Now we a server and an array of client endpoints, connecting them up with network channels. We use a parameterized array of endpoints for the clients called cl_chans. The endpoints will use a range of port numbers beginning with 441000.

instance cl_chans : nondup_endpoint_set(client_id,44100,response.t)
We create a corresponding array of clients.

instance cl(X:client_id) : client(X,srvr.req_chan,cl_chans)
We create a single server.

instance srvr : server_node(44200,cl_chans)
The interface specifications


For now we need only specify the client API. The service specification says that we get at most one response for each transaction and whenever we get a response, the transaction has been committed and gives the correct value according to the reference model. This specifcation allows us to verify the server in isolation, and then seprately verify any clients using the API, using only the reference model. Notice that the role of a specification is not to give a "golden model" of correctness but to provide a contract that allows us to verify components in isolation.

object service_spec = {

    relation responded(X:txid)

    after init {
    responded(X) := false;
    }

    before cl_chans.send(p : client_id, m : response.t) {
    assert ~responded(m.tx);
    assert m.bd = ref.eval(m.tx);
    responded(m.tx) := true;
    }
}
We export/import our API.

export cl.client_request
import cl.client_response
Verification


Finally, we create an isolate the allows us to verify our server implementation in isolation. We verify only the guarentees of the server, using the specifications of the network channels. Thus, the test generator will play the role of the environment and the network.

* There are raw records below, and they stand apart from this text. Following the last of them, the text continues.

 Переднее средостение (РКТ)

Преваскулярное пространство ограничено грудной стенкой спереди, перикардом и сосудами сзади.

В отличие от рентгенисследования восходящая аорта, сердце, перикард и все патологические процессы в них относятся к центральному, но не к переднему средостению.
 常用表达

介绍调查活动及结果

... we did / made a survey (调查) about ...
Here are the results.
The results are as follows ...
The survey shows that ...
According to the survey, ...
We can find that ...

trusted isolate iso_srvr = srvr with cl,cl_chans,ref,service_spec
To test, we have to interpret all of the uninterpreted types. We use strings for the keys, 16-bit unsigned integers for the values and one-bit integers for the client ids (meaning we have exactly two clients).

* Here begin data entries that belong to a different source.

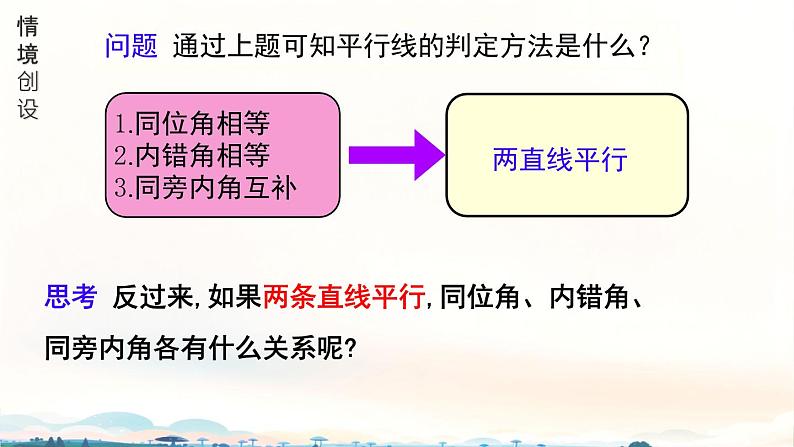 情境创设

问题 通过上题可知平行线的判定方法是什么？

1.同位角相等
2.内错角相等
3.同旁内角互补

两直线平行

思考 反过来，如果两条直线平行，同位角、内错角、同旁内角各有什么关系呢？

The theory strbv[1] encodes strings with 1-bit vectors. This means we can have at most 2 distinct keys in a test run. This limitation is a good thing since it means we have a good chance to have multiple transactions on the same key. Otherwise, we would be unlikely to detect any data errors.

interpret key -> strbv[1]
interpret value -> bv[16]
interpret client_id -> bv[1]
The source file for this example is here. Try running this example using commands like this:

$ ivy_to_cpp target=test isolate=iso_srvr build=true repstore1.ivy
$ ./repstore1 iters=100 runs=10 out=file.iev

Look at the trace file file.iev to see the test generator, server and reference object interact. Try putting some errors in this example and see if they produce assertions failure. If not, why not?